Israeli police on May 13 attacked Abu Akleh’s funeral procession and beat pallbearers carrying her coffin with batons in scenes that sparked outrage across the world.
“Everything is just heartbreaking,” Musmar added. “And the fact that she’s a US citizen and the US aren’t even conducting an investigation is just beyond belief at this point.”
President Joe Biden’s administration condemned the killing and called for an investigation but said it would trust Israel to conduct the probe. State Department spokesman Ned Price said Israel has the “wherewithal and the capabilities to conduct a thorough, comprehensive investigation”.
Several attendees questioned Washington’s logic of allowing Israel, whose military is the prime suspect in the killing, to investigate itself.
“When I became a US citizen, during the naturalisation ceremony, we pledged loyalty to the United States,” Musmar told Al Jazeera. “Today, I question the United States’ loyalty to its citizens, given that Shireen Abu Akleh was a US citizen and she was killed, and all they did was condemned. It’s really sad.”
Palestinian rights advocates have been urging the administration to condition or restrict US aid to Israel over the killing of Abu Akleh and other rights abuses.
Israel receives $3.8bn in US military aid annually, and this year Washington added another $1bn in assistance to “replenish” Israel’s Iron Dome missile defence system after the May 2021 Gaza conflict.

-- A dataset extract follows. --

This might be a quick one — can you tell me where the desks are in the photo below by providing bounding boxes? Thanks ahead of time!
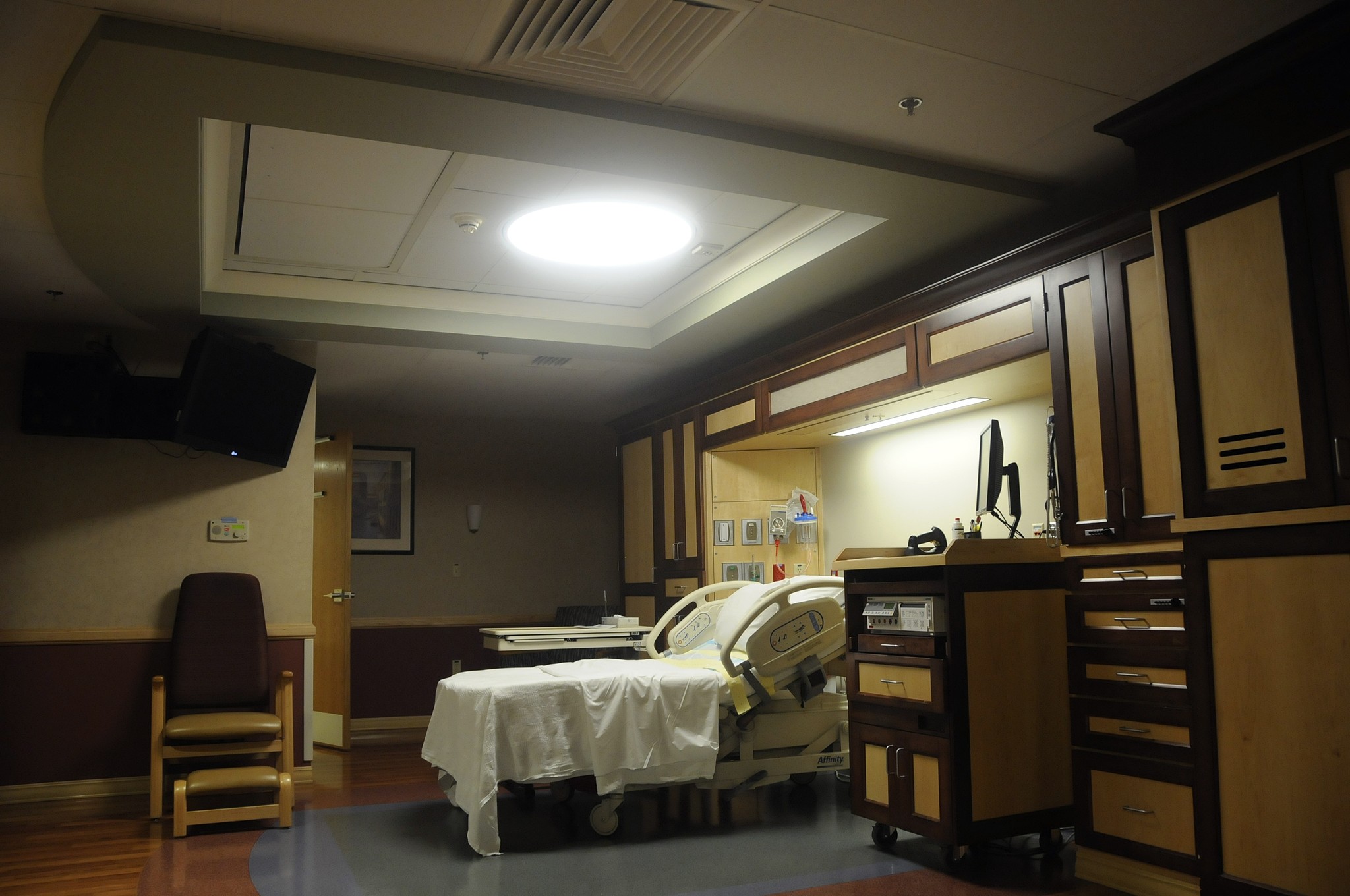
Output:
[474,623,655,669]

Human Rights Watch, Amnesty International and Israel’s B’Tselem among other rights groups have accused Israel of committing apartheid against Palestinians – findings that have been rejected by the Israeli and US governments.
In an interview with Al Jazeera before the vigil on Tuesday, Congresswoman Rashida Tlaib reiterated her call for an independent investigation into the killing of Abu Akleh.
“The killing and targeting of Shireen Abu Akleh and what had happened to her is a war crime,” Tlaib said. “And asking the people that actually committed the crime to investigate themselves is just unbelievably wrong.”